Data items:
= = = =

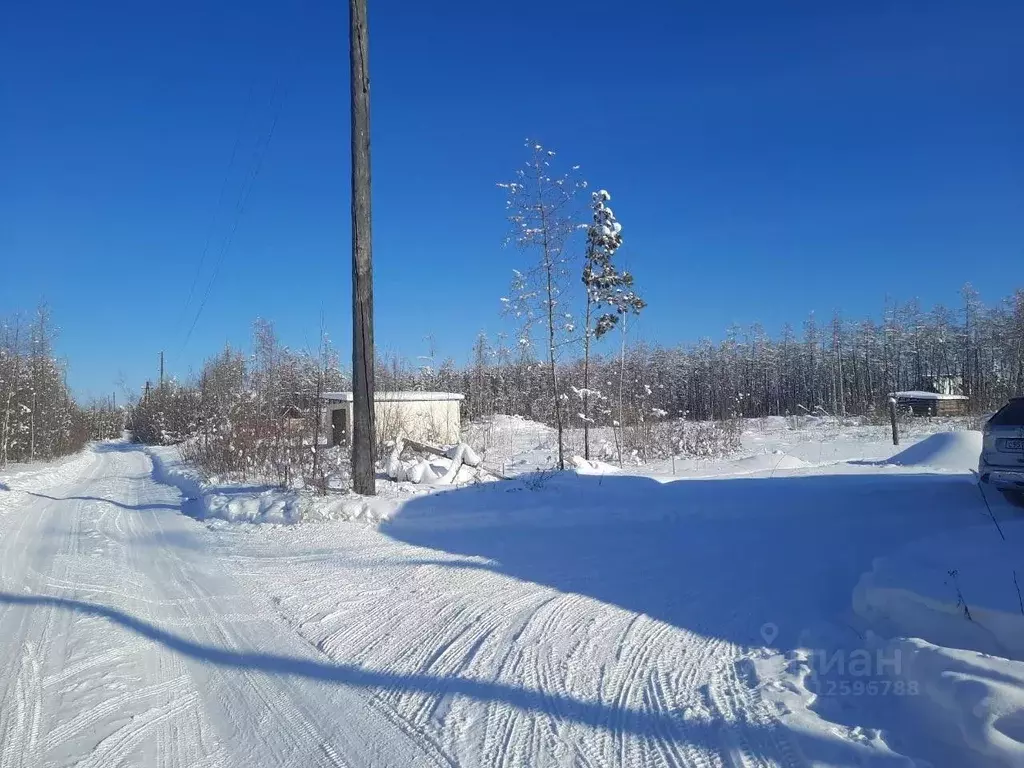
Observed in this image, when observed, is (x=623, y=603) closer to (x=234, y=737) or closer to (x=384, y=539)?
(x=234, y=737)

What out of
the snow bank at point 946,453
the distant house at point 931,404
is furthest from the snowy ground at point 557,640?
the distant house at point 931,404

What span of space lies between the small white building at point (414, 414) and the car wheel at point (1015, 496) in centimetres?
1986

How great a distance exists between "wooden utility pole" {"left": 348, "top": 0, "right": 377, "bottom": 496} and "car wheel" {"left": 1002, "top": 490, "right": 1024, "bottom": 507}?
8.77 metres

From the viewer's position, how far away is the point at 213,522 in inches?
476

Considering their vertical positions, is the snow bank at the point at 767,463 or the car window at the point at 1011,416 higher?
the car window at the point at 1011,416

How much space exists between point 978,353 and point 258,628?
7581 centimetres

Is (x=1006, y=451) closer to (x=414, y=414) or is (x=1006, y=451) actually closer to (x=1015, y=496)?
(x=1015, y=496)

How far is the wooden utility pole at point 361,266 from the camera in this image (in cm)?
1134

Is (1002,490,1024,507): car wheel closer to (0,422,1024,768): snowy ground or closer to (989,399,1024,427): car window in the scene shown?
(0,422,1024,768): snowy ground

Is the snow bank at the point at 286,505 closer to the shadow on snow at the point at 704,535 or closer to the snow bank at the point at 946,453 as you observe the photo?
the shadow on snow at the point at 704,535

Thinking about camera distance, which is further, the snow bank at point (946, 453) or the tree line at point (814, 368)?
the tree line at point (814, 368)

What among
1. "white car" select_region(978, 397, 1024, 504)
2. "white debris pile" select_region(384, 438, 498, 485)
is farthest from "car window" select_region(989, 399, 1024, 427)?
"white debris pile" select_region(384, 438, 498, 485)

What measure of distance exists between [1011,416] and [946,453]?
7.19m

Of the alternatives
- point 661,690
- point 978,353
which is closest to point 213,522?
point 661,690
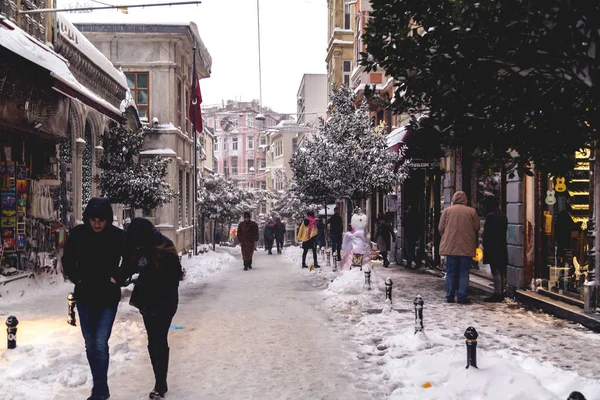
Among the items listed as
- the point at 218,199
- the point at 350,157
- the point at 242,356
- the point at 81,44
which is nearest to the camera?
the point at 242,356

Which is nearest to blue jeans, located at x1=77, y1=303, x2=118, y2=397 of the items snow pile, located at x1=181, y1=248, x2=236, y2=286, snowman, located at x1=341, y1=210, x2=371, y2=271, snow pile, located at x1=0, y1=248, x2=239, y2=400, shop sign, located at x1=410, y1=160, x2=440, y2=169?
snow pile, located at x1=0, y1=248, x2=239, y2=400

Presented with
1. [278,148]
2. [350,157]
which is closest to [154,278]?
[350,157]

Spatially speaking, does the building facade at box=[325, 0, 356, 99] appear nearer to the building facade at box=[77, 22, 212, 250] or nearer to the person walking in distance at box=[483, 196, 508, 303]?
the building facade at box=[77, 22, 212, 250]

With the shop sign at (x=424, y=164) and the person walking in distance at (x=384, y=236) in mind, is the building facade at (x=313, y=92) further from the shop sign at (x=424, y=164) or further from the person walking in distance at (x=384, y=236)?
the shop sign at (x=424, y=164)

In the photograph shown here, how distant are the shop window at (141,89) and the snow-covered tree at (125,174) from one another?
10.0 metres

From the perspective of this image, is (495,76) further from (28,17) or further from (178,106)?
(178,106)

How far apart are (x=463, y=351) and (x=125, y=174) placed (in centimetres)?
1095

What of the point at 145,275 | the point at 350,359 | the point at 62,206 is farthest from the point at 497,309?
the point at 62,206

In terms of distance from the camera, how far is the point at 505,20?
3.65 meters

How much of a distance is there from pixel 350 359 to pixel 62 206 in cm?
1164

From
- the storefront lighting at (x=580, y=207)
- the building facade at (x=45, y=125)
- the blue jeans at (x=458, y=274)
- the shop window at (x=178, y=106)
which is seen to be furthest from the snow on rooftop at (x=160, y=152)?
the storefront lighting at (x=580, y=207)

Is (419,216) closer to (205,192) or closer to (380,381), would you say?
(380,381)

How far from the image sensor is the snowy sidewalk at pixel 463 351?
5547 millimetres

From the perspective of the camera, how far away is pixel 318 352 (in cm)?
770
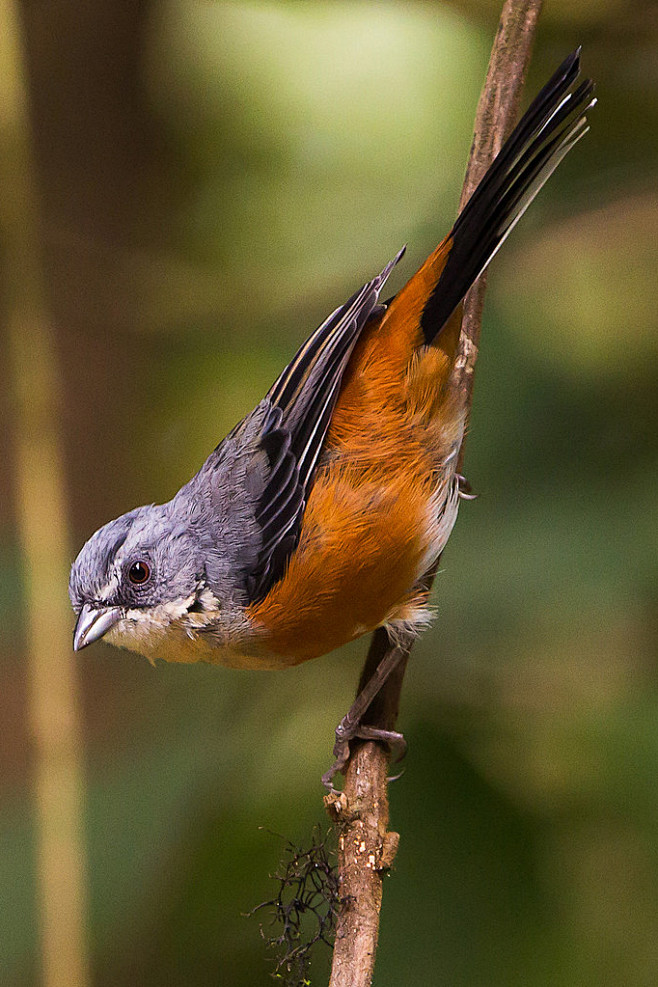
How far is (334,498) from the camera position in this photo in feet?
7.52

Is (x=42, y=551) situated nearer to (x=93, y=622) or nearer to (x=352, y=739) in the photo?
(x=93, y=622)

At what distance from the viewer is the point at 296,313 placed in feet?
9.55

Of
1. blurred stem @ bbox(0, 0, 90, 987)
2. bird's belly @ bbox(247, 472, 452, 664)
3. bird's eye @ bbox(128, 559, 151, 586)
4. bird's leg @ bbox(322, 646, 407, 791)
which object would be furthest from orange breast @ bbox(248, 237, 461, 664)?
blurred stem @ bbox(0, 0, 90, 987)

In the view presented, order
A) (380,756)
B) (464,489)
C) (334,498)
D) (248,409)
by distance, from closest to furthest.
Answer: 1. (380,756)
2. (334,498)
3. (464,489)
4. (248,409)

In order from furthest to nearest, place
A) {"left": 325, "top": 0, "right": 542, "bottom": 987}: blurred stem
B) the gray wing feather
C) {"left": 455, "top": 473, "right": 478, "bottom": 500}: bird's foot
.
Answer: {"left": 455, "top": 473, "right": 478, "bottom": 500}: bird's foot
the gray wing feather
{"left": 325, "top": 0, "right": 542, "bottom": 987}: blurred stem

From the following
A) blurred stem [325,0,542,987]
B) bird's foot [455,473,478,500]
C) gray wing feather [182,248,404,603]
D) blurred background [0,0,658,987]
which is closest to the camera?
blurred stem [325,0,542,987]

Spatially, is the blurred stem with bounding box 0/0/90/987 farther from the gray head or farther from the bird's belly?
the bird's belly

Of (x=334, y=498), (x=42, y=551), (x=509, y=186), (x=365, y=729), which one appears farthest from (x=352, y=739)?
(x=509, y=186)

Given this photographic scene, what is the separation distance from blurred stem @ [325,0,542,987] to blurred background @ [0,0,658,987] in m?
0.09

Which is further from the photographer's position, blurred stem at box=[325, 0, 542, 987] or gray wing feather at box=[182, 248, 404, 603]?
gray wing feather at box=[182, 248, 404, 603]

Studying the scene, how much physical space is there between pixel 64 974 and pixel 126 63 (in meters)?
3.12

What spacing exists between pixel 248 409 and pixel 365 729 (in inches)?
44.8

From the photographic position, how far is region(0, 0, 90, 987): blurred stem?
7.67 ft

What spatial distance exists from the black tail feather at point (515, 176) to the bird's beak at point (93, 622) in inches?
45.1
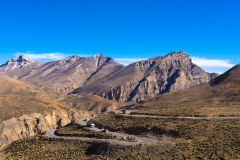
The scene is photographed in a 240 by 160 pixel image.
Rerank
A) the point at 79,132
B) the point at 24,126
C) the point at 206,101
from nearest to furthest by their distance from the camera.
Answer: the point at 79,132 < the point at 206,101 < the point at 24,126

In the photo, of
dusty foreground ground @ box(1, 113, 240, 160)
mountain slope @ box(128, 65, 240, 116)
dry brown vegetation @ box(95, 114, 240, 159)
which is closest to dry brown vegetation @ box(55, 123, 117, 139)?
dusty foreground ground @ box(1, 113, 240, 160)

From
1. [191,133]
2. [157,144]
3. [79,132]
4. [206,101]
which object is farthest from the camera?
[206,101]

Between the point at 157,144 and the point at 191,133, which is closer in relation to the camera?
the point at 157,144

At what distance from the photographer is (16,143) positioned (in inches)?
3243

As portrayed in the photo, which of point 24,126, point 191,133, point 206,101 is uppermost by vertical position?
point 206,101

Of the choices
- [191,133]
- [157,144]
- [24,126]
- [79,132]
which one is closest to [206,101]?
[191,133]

= = = =

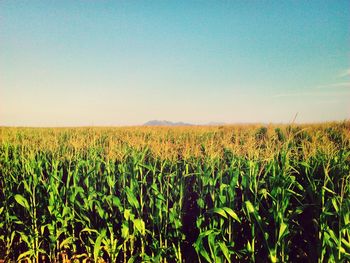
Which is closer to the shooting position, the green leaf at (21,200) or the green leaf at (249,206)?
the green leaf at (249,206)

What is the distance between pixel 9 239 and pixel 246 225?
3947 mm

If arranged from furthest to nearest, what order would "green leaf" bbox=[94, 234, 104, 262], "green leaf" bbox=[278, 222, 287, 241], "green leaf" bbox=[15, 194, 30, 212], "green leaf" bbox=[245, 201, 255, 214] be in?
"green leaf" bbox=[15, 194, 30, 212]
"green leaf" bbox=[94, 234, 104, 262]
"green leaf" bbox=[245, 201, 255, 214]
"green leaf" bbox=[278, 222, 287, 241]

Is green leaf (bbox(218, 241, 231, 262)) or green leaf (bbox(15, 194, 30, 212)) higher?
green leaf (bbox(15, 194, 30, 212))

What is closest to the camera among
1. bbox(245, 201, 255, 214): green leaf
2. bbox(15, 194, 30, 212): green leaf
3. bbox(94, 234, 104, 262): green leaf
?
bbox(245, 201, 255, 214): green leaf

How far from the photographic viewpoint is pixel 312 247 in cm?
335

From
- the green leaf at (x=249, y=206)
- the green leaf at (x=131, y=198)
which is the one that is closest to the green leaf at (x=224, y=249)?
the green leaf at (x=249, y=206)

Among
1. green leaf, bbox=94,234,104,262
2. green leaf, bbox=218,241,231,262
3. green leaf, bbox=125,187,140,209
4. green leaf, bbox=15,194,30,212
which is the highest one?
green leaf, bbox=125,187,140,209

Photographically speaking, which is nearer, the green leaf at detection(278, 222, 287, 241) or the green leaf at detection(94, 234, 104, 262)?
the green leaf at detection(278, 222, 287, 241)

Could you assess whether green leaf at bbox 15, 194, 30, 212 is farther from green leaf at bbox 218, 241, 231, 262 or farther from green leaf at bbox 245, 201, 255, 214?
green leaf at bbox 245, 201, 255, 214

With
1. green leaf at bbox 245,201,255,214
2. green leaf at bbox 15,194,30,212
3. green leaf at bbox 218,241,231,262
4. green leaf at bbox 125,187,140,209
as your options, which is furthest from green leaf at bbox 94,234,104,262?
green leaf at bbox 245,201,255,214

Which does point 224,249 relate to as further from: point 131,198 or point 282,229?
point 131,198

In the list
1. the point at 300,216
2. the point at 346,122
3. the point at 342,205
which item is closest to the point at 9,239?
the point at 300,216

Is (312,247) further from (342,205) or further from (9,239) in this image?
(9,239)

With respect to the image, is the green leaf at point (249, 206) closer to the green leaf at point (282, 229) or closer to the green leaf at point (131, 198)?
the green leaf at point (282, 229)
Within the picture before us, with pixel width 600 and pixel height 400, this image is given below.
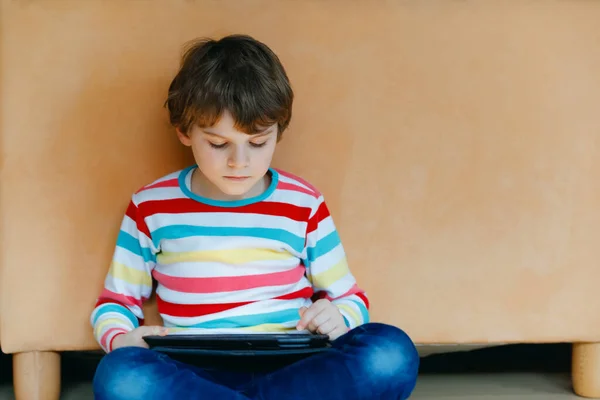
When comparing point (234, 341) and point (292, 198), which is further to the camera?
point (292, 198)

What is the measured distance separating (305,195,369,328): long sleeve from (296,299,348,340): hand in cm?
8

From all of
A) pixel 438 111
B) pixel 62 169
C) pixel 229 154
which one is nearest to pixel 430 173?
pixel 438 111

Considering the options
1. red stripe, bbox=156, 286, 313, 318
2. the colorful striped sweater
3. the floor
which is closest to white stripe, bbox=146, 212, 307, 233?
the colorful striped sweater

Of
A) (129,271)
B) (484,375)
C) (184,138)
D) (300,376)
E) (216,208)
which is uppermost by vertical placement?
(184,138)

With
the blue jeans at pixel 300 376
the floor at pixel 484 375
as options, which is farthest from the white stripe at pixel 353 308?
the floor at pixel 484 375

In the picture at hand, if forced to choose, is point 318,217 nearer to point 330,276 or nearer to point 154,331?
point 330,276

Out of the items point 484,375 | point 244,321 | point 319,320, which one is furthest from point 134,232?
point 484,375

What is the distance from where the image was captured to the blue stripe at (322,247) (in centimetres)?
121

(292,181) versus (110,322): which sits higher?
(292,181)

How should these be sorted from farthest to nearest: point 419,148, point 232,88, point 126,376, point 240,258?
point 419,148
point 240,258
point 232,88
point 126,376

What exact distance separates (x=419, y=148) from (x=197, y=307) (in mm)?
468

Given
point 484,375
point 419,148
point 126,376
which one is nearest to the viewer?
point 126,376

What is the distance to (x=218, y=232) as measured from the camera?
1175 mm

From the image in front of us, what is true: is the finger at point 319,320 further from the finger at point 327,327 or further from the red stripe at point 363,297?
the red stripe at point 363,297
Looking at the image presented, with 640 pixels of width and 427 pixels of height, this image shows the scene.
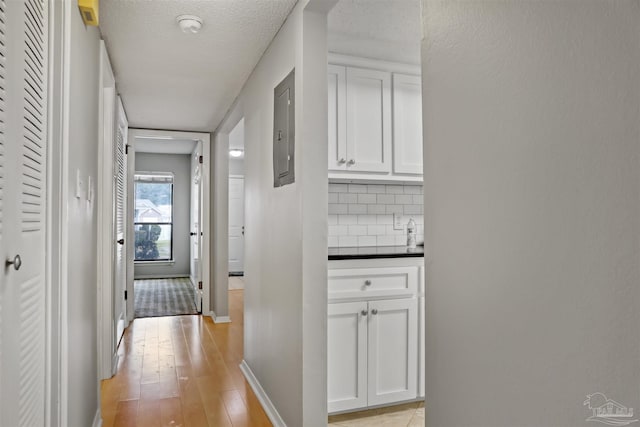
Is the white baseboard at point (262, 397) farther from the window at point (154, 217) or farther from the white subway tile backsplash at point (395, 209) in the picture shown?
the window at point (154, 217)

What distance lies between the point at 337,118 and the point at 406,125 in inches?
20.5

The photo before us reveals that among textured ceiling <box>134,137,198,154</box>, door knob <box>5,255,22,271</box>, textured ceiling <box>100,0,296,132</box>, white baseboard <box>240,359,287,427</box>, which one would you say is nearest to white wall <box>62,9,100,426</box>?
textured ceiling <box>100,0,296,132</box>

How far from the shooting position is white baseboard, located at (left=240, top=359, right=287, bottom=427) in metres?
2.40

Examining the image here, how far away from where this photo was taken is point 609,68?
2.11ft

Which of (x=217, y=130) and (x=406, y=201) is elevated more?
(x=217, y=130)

= = = =

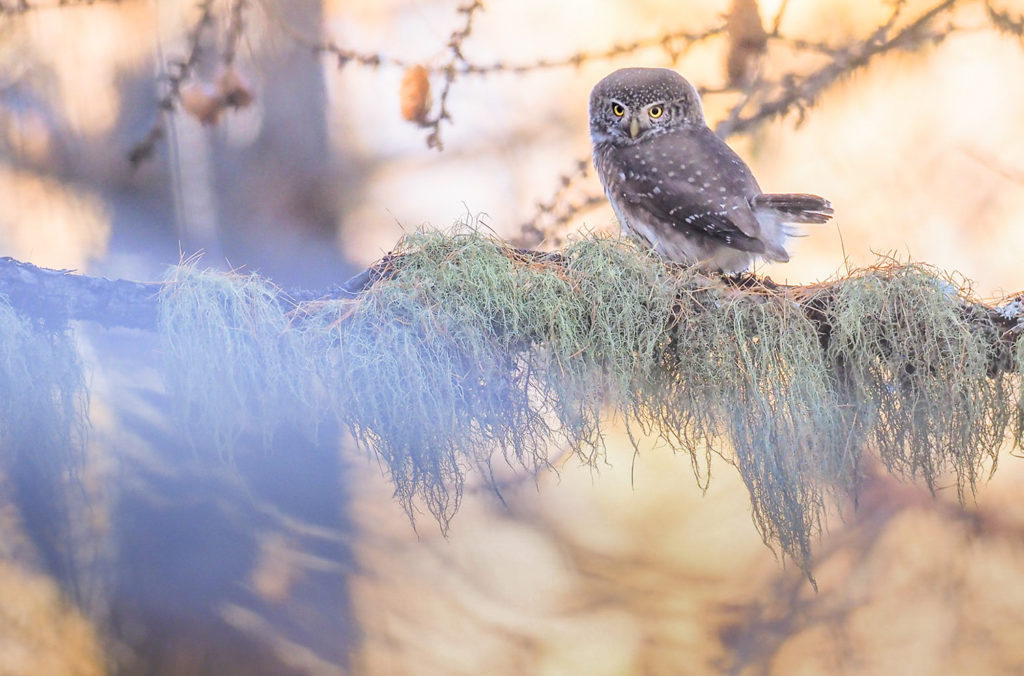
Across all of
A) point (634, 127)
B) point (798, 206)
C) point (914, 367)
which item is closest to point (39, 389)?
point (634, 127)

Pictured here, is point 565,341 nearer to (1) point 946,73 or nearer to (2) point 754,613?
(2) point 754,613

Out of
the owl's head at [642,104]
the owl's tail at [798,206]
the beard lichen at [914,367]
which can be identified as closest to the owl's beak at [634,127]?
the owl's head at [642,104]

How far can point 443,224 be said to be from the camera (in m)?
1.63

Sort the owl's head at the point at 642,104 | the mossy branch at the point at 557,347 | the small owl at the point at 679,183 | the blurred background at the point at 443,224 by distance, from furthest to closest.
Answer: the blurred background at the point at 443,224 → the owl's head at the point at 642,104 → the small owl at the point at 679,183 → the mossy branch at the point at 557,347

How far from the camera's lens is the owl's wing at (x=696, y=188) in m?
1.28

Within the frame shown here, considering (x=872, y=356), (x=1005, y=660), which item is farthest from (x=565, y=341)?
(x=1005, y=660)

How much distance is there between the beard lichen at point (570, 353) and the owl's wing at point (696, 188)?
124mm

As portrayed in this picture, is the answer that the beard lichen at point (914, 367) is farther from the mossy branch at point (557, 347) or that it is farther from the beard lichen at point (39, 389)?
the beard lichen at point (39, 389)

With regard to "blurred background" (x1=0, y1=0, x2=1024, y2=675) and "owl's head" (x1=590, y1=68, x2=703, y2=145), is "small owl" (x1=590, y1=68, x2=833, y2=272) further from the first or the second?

= = = =

Problem to work on: Extract each line of the entries above that contains the word "vertical", treating uppercase and lowercase as different.

Result of this task:
Considering their vertical positions, is the snow bank at the point at 767,463 or the car window at the point at 1011,416 higher?
As portrayed in the photo, which of point 24,126, point 191,133, point 206,101 is uppermost by vertical position?
which is uppermost by vertical placement?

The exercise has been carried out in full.